QUELLENAUSZUG.
━━━━━━

Gisler erforscht die Persönlichkeit eines nicht mehr ganz jungen aber auch noch nicht wirklich alten Mannes, Florian Burkhardt. In den 1990er Jahren hat Florian B. als Model die Welt gesehen, machte sich daran Hollywood zu erobern, wurde unter dem Pseudonym „Electroboy“ zu einer Schlüsselfigur der kommerziellen Party-Szene in der Schweiz. Jetzt haust er in Bochum, in ärmlichen Verhältnissen, geplagt von Misserfolg und häufigen Panikattacken. Das Drehen des Films hat sicher auch etwas von einer Therapie für Florian Burkhardt gehabt. Er beweist sich im Interview mit Gisler nämlich selbst, und damit dem Publikum, dass es auch „ganz unten“ möglich ist, die eigene Würde zu bewahren.

━━━━━━

ANGEZEIGTE EINTRÄGE.

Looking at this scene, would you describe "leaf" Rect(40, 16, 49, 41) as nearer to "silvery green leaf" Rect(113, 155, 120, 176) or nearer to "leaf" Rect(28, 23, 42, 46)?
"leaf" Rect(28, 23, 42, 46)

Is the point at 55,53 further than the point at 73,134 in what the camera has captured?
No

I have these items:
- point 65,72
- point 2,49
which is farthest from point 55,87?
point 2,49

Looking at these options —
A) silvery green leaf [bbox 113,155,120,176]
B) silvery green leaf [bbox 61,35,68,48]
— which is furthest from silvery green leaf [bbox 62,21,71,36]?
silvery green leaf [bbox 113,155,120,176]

━━━━━━

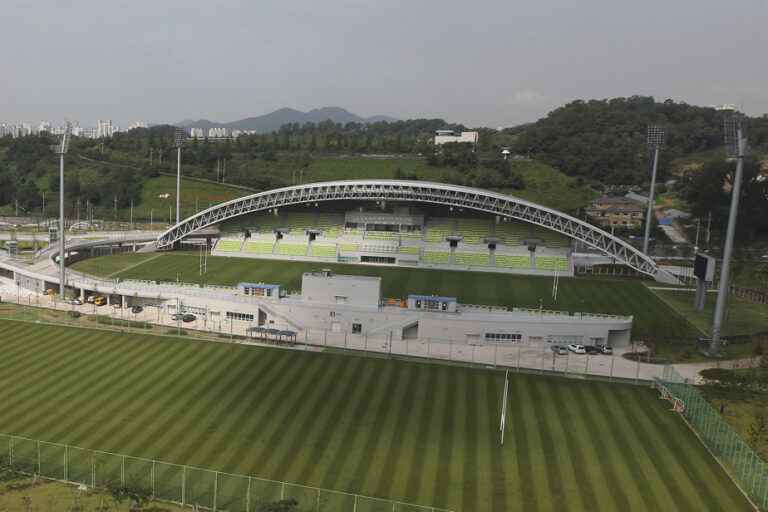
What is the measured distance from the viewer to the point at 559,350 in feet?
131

━━━━━━

AUFGABEN.
[1] Erläutern Sie anhand des Quellenauszugs in ein bis drei Sätzen, weshalb das Drehen des Films für Florian Burkhardt etwas von einer Therapie hatte.
[2] Prüfen Sie, ob die folgenden Aussagen mit dem Quellenauszug übereinstimmen. Antworten Sie jeweils mit Ja oder Nein und zitieren Sie die entscheidende Textstelle wörtlich.
(a) Florian B. war in den 1990er Jahren als Model unterwegs.
(b) Florian Burkhardt lebt heute in Zürich.
(c) Als „Electroboy“ wurde er zu einer Schlüsselfigur der Party-Szene in Deutschland.
[3] Setzen Sie den Text über Gislers Film zu Florian Burkhardt im Anschluss an seinen letzten Satz fort.

LÖSUNGEN.
[1] Im Interview mit Gisler beweist Florian Burkhardt sich selbst und damit dem Publikum, dass man auch „ganz unten“ die eigene Würde bewahren kann.

[2]
(a) Ja: „In den 1990er Jahren hat Florian B. als Model die Welt gesehen“
(b) Nein: „Jetzt haust er in Bochum“
(c) Nein: „zu einer Schlüsselfigur der kommerziellen Party-Szene in der Schweiz“

[3]
Das klug geführte Interview des Regisseurs mit dem Protagonisten steht im Zentrum des Films. Als Zuschauer kommt man dabei der Titelfigur sehr nah. Doch man wird nie zum Voyeur. Marcel Gisler ist nicht auf Sensationen aus, nicht darauf, eine Persönlichkeit zu entblättern. Er ergründet vielmehr welche Möglichkeiten Menschen haben, die sich in schillernden Träumen verlieren, wieder Bodehaftung zu bekommen. Dabei verschweigt der Film nicht, wie schwer das sein kann. Genau das macht seine enorme Wirkung aus.